Esaminate l’entità di NGEU e del QFP, la loro articolazione e le modalità di spesa del primo, occorre soffermarsi ora sull’ultima delle novità di assoluto rilievo – forse quella principale – che connotano le conclusioni del Consiglio europeo del 21 luglio e, probabilmente, il futuro del processo di integrazione europea. Come è finanziato NGEU?
Mancando sia imposte proprie dell’Unione sia un bilancio europeo sufficientemente ampio, NGEU sarà finanziato mediante l’emissione di debito comune da qui al 2026 garantita mediante risorse dai bilanci nazionali: una ulteriore prova di solidarietà europea che riguarda tutti gli Stati membri e non la sola Eurozona, in ragione della portata della crisi. Non è la prima volta che strumenti di debito europeo sono utilizzati (cfr. L. Tosato, The Recovery Fund: Legal issues, LUISS School of European Political Economicy, Policy brief 23/2020). La prima volta era accaduto nel 1975, all’epoca della crisi petrolifera, per la creazione del meccanismo di prestito comunitario. Più recentemente un sistema simile era stato attivato per alimentare il fondo finanziario europeo per la stabilizzazione nel 2010, ma con una dotazione di soli 60 miliardi di euro. Le dimensioni dell’operazione finanziaria tramite NGEU sono invece impressionanti e inedite per l’Unione, dovendo emettere debito per 750 miliardi di euro. L’Unione diventerebbe così “[one of] Europe’s largest bond issuers” sui mercati finanziari (cfr. T. Stubbington and M. Arnold, Investors hail Brussels as a new force in bond markets, in Financial Times, 22 luglio 2020).

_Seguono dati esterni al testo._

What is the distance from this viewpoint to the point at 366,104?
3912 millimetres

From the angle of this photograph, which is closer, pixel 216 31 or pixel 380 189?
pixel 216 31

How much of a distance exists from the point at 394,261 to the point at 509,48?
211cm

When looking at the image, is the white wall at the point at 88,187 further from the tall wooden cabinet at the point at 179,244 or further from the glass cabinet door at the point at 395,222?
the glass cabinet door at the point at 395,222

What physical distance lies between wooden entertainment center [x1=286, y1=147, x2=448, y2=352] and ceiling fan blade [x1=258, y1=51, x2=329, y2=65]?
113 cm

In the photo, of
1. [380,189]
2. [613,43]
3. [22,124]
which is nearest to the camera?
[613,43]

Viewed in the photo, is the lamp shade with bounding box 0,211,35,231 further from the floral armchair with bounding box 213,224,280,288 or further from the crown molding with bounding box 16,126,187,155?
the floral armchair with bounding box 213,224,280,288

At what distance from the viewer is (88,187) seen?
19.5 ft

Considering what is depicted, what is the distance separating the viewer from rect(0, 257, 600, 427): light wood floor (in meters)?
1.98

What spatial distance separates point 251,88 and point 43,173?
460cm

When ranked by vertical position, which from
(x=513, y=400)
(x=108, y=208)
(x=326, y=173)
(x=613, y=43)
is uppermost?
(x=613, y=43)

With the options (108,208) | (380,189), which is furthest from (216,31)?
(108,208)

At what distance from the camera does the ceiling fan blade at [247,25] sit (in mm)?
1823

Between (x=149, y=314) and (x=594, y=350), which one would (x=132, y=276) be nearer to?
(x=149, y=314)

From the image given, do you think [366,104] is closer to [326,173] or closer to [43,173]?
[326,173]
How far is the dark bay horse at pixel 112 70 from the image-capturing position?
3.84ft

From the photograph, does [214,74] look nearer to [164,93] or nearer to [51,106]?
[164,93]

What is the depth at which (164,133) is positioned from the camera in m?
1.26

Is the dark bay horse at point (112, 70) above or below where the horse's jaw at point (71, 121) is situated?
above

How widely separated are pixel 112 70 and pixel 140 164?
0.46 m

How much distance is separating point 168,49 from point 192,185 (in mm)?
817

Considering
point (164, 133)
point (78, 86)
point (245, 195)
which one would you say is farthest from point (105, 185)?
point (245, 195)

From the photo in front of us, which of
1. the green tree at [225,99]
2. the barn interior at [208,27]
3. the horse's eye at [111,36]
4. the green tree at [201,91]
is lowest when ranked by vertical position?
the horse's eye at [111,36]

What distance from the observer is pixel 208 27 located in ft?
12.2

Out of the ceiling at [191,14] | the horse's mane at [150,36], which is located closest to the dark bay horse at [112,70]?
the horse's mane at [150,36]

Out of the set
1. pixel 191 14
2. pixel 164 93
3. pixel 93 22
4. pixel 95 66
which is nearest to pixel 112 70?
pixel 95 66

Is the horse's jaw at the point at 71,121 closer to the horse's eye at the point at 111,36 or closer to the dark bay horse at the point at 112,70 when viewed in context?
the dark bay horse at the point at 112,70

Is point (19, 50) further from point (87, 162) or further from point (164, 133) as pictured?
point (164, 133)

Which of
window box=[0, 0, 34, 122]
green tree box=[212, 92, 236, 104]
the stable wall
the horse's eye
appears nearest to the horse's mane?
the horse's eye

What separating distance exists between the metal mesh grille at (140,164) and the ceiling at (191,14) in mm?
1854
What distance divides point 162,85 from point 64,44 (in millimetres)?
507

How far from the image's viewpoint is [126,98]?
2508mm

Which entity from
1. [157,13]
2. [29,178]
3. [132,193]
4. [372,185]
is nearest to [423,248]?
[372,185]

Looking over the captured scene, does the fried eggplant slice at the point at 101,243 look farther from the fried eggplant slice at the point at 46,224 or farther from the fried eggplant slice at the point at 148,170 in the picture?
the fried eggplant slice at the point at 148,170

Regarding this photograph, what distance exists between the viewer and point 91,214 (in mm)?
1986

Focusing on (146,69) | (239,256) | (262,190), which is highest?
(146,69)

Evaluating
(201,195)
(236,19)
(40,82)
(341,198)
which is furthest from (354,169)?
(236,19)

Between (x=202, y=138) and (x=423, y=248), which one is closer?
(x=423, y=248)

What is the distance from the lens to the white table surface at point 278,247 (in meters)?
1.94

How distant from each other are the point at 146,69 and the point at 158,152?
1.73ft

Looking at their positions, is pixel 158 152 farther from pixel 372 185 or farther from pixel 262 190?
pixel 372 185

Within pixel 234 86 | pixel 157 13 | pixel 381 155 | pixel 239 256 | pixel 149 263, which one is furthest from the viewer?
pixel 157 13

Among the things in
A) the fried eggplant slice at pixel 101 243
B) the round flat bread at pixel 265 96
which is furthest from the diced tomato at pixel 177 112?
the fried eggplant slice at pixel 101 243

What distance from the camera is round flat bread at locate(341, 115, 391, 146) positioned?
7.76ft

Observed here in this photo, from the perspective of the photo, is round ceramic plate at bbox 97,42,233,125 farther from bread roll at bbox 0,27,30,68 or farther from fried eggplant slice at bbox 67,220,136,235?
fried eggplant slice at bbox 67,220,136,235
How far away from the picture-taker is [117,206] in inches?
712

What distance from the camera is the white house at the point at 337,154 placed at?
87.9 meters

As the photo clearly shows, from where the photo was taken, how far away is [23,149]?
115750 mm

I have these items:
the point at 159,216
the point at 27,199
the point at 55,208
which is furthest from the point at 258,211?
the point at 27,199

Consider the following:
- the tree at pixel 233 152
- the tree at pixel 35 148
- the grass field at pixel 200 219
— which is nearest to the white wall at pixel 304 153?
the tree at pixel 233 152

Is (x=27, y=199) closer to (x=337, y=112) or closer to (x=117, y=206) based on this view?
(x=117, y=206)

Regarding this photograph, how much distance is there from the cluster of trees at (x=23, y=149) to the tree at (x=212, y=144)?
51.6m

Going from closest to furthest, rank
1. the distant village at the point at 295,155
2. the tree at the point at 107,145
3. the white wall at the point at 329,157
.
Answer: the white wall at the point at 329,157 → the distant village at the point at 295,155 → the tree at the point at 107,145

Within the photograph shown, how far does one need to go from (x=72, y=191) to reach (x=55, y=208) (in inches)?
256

La decisione di procedere all’emissione di debito comune rappresenta anche un punto di svolta rispetto alla tradizionale ortodossia europea, basata su una lettura rigorosa dell’art. 310 TFUE (e codificata nel regolamento finanziario in vigore), secondo cui il finanziamento della spesa mediante indebitamento da parte dell’Unione è vietato (cfr. P. Leino-Sandberg, Who is ultra vires now? The EU’s legal U-turn in interpreting Article 310 TFEU, in Verfassungsblog, 18 giugno 2020), con conseguenti ricadute e criticità che questo potrà comportare eventualmente nella fase di approvazione nazionale delle nuove misure, in particolare della Decisione sulle risorse proprie.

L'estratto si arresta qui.